> YOUR INSTRUCTIONS: In the listing below, locate the line containing "A Rac prenilációja eukarióta sejtekben" and copy it and every line after it through the end, exactly as written, leaving out any pictures.

> RECORDS FOR THE TASK:
+ + + + + + +
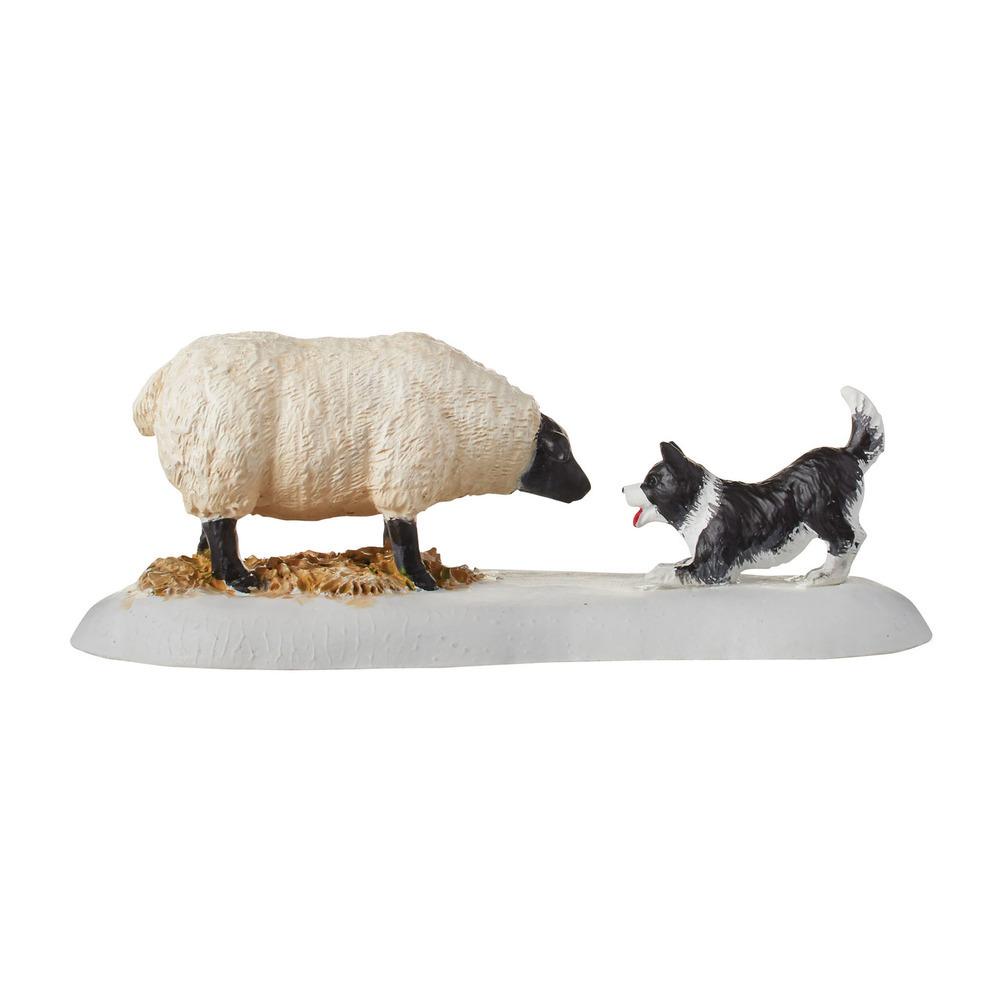 Mistletoe Farm Sheepdog Fun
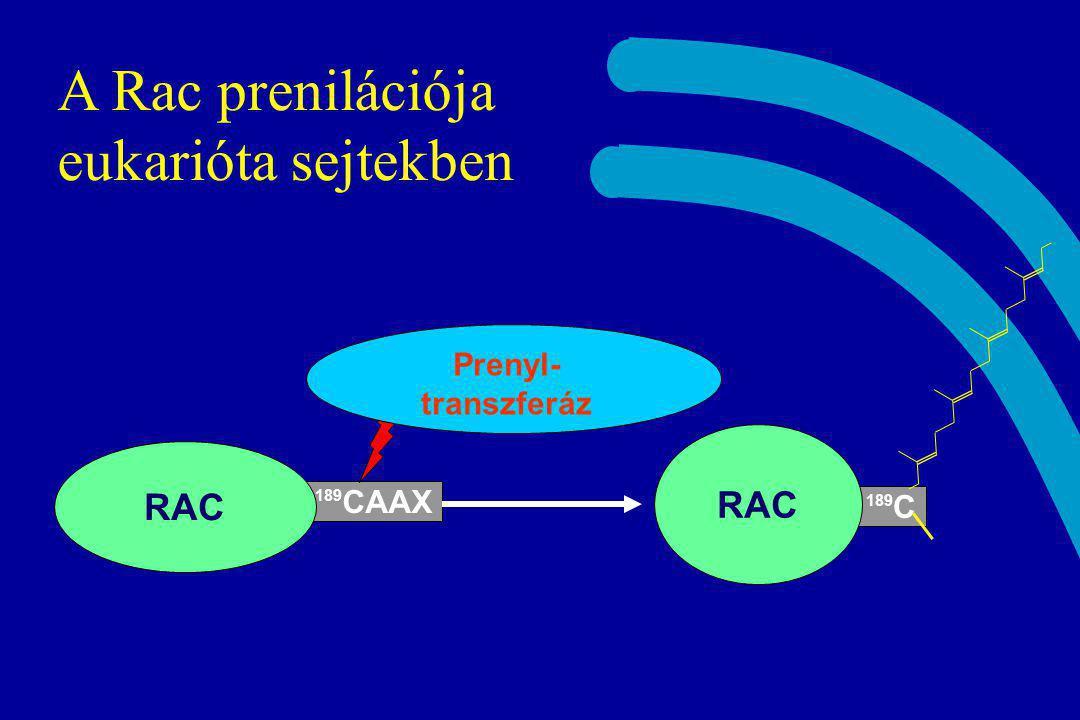 A Rac prenilációja eukarióta sejtekben
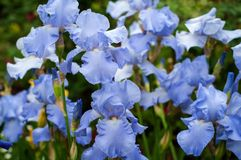 Blue irises bloom in the summer garden. Royalty Free Stock Photo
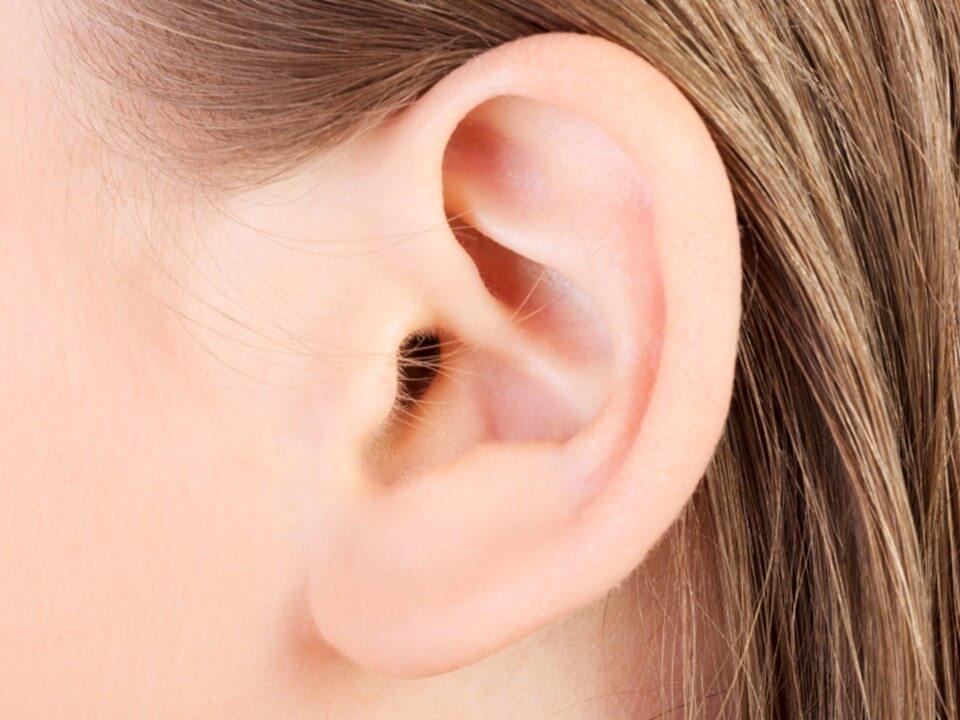 Строение, функции и болезни среднего уха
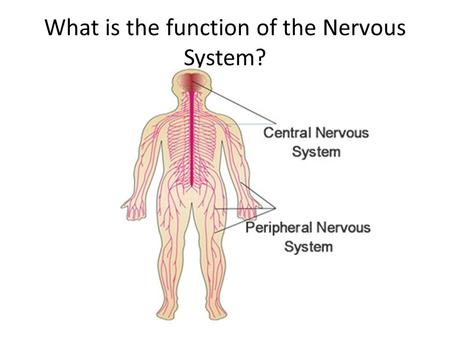 What is the function of the Nervous System?. The nervous system is made of structures that control the actions and reactions of the body in response to.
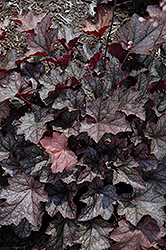 Carnival Plum Crazy Coral Bells (Heuchera 'Plum Crazy') at Make It Green Garden Centre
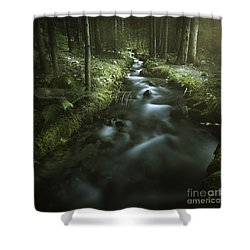 Small Stream In A Forest, Pirin Shower Curtain by Evgeny Kuklev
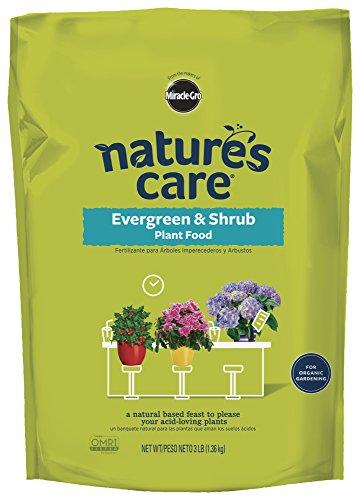 Miracle-Gro 100134 Nature's Care Evergreen & Shrub Plant Food, 3 LB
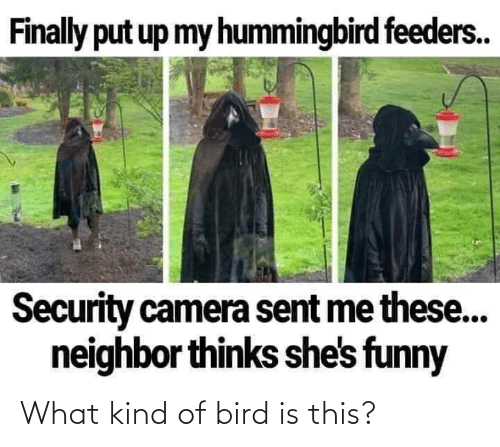 what: What kind of bird is this?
+ + + + + + +
> OUTPUT OF THE TASK:
 A Rac prenilációja eukarióta sejtekben
 Blue irises bloom in the summer garden. Royalty Free Stock Photo
 Строение, функции и болезни среднего уха
 What is the function of the Nervous System?. The nervous system is made of structures that control the actions and reactions of the body in response to.
 Carnival Plum Crazy Coral Bells (Heuchera 'Plum Crazy') at Make It Green Garden Centre
 Small Stream In A Forest, Pirin Shower Curtain by Evgeny Kuklev
 Miracle-Gro 100134 Nature's Care Evergreen & Shrub Plant Food, 3 LB
 what: What kind of bird is this?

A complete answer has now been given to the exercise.